DOCUMENT -
++++++

Monday, May 23, 2016

What Constitutes Happiness For One. . . .

Corra, a top down pullover by Jo Allport makes for quick and successful knitting.  The original pattern is knit in one color of Araucania Kiñe.   But with a blank canvas of stitches to work with, I did perhaps go off scheme.

 - - - - Step up on Soap Box - - - -

Color!  I love color.  Asymmetrical color makes me very pleased and nigh on to giddy.  Where is it written that sleeves must be the same color?  Who ever said that a pocket must be aligned with some vertical or horizontal perfection? 

My style might not be to your liking.  And your style might not be to my way of thinking.  However - and this is the whole point - this yarn thing lets each person decide personally what constitutes happiness

 - - - - Exit Soap Box - - - -

My Wonky version of Corra  is two colors of Kiñe interrupted by Baah! La Jolla (a mini skein did all of this striping!) 

Yes, the Kiñe is dk.  Yes, the La Jolla is fingering.  Who cares?  Not me.  I just keep knitting  and let the needle circumference & surrounding stitches take care of making it all work out.

 There is no pocket on the pattern.  I added this one by picking up at the bottom seed stitch edge.  No, it isn't exactly on the front.  It isn't exactly centered on the middle stitch of the side.  It is skewed toward the front and of a size that it will not hold a phone.  But it will hold keys or mad money and that pop makes me happy.

Go back to the first photo of smiling me and notice that the sleeves are different.  One is black. Why.  Because I like it that way.  No other reason.  Well, it does cause the casual observer to take a second look and admire my handknit sweater and wonder how they, too, might own such a marvel of happiness.  And that also make me happy.

Always keep 'em guessing.

Monday, May 9, 2016

Eleventy Million Stitches Later

The deed is done!  Yes, it did feel like eleventy million stitches to bind off and I might have uttered frustration toward anyone who would listen.  But, 'tis done.

++++++

ENTRIES -
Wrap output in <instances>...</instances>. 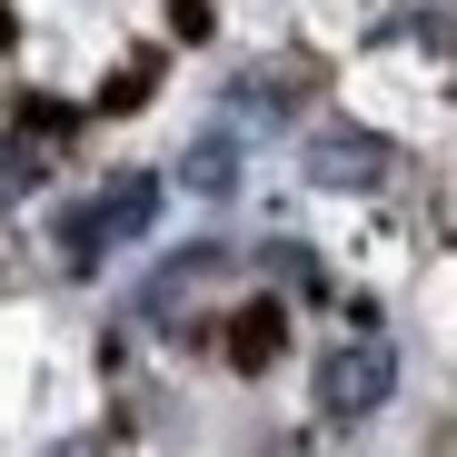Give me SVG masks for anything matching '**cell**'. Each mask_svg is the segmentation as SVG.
Instances as JSON below:
<instances>
[{
	"label": "cell",
	"mask_w": 457,
	"mask_h": 457,
	"mask_svg": "<svg viewBox=\"0 0 457 457\" xmlns=\"http://www.w3.org/2000/svg\"><path fill=\"white\" fill-rule=\"evenodd\" d=\"M179 179H189L199 199H228V189H239V139H228V129L189 139V160H179Z\"/></svg>",
	"instance_id": "5b68a950"
},
{
	"label": "cell",
	"mask_w": 457,
	"mask_h": 457,
	"mask_svg": "<svg viewBox=\"0 0 457 457\" xmlns=\"http://www.w3.org/2000/svg\"><path fill=\"white\" fill-rule=\"evenodd\" d=\"M219 278H228V249H179L160 278L139 288V319H179L189 298H199V288H219Z\"/></svg>",
	"instance_id": "277c9868"
},
{
	"label": "cell",
	"mask_w": 457,
	"mask_h": 457,
	"mask_svg": "<svg viewBox=\"0 0 457 457\" xmlns=\"http://www.w3.org/2000/svg\"><path fill=\"white\" fill-rule=\"evenodd\" d=\"M298 160H309V179H319V189H378V179L398 170V149L378 139V129L328 120V129H309V149H298Z\"/></svg>",
	"instance_id": "3957f363"
},
{
	"label": "cell",
	"mask_w": 457,
	"mask_h": 457,
	"mask_svg": "<svg viewBox=\"0 0 457 457\" xmlns=\"http://www.w3.org/2000/svg\"><path fill=\"white\" fill-rule=\"evenodd\" d=\"M149 219H160V170H129V179H110L90 209L60 219V259H70V269H100L110 239H149Z\"/></svg>",
	"instance_id": "6da1fadb"
},
{
	"label": "cell",
	"mask_w": 457,
	"mask_h": 457,
	"mask_svg": "<svg viewBox=\"0 0 457 457\" xmlns=\"http://www.w3.org/2000/svg\"><path fill=\"white\" fill-rule=\"evenodd\" d=\"M228 110H239V120H288V80H239V90H228Z\"/></svg>",
	"instance_id": "52a82bcc"
},
{
	"label": "cell",
	"mask_w": 457,
	"mask_h": 457,
	"mask_svg": "<svg viewBox=\"0 0 457 457\" xmlns=\"http://www.w3.org/2000/svg\"><path fill=\"white\" fill-rule=\"evenodd\" d=\"M398 398V348L378 338V328H358V338H338L328 358H319V408L348 428V418H378Z\"/></svg>",
	"instance_id": "7a4b0ae2"
},
{
	"label": "cell",
	"mask_w": 457,
	"mask_h": 457,
	"mask_svg": "<svg viewBox=\"0 0 457 457\" xmlns=\"http://www.w3.org/2000/svg\"><path fill=\"white\" fill-rule=\"evenodd\" d=\"M40 189V149L30 139H0V199H30Z\"/></svg>",
	"instance_id": "ba28073f"
},
{
	"label": "cell",
	"mask_w": 457,
	"mask_h": 457,
	"mask_svg": "<svg viewBox=\"0 0 457 457\" xmlns=\"http://www.w3.org/2000/svg\"><path fill=\"white\" fill-rule=\"evenodd\" d=\"M228 358H239V368H269V358H278V309H249L239 328H228Z\"/></svg>",
	"instance_id": "8992f818"
}]
</instances>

++++++

WHAT IS REQUIRED - Continue the knitting blog above, starting right after its final sentence.

THE RESPONSE -
And properly washed.

On a side note, I don't weave in ends until all the blocking is done and fully dry.  This allows the ends to match the blocked gauge rather than the unblocked gauge.

It works for me. 

Many who have graciously posted Knit 'n Slide photos on Ravelry indicate an aggressive blocking.  For a moment, I to went that route.

But, as if often the case with this old Cajun, my gears shifted mid-pin & wire.

The yoga mat that is my go-to-blocking-mat wanted to grab & hold the fiber.  So.  I let it.

A nice soft undulating edge was the result.  And I like it.  Mostly I like it because 1) it saved a whole heap of time, and 2) the plan is the wrap and wear this one with jeans or my cotton jersey grey summer dress.  And the soft edge is casual enough for both of those ensembles.

Monday, May 2, 2016

Knit 'N Slog

It started out so innocent.  Knit 'n Slide by Himself - Stephen West.

Look at how cute and not daunting it is.  Just a few knit stitches, a slide back to the beginning and a few more knit stitches.  Turn and repeat.


And then this happened.

It grew.  The only excitement was the occasional row of k2tog and yo.

YO, YO, YO, YO. The knitter's life for me.

I knit.  A lot.  Boredom set in. 

But I kept knitting.

Finally the excitement began.  Color 3 was introduced and there was actual reading of the pattern in order to knit a pattern.  Boredom vanished.

Enter a state of slogging along.

I carried the thing around whilst doing domestic chores.  Every spare block of time was devoted to the thing.

A lot of stitches became even more stitches.

And those stitches barely fit on the longest #4 needle I own.

I knit big holes.  I knit short rows.

I knit a lot!

One hour per row.

One friggin' hour just to knit one row.  How am I supposed to find enough hours in the day to make row progress and still have time to get in the 10,000 steps that keep a girl healthy?

I've started counting stitches as steps and calling the knitting thing exercise. 

Friday, April 22, 2016

Ready For Summer

Rectangles Rock!  While my real mantra might be "I am the Master of my yarn, I am the Captain of my stick(s)," my second mantra is probably "I can make anything from a rectangle."

Voyage is my latest rectangle based sleeveless top.  It has a basic boat neck design.  The Nettle Grove from Plymouth Yarn has the look of watercolor when knit up.  It is a unique blend:  45% Cotton, 28% Linen, 12% Nettle, 15% Silk.  AND - get this - it is machine washable and can be tumble dried.  Ain't that cool???

I don't really write up a pattern for these rectangular tops.  Sometimes I cheat and make the body part in the round.  However this yarn wanted side seams, so it is knit flat.

The basic recipe is this:
  • figure out YOUR gauge (using intended needles) and cast on for front.  This is called Knitter's Math.  I've finally gotten over the horror.  You can too.
  • knit any ribbing for 6 - 8 rows or as desired.
  • SS until the length will reach your underarm.
  • Change to garter*: RS= k5, YO, ssk, k to last 7 sts, k2tog, YO, k5. WS = knit across.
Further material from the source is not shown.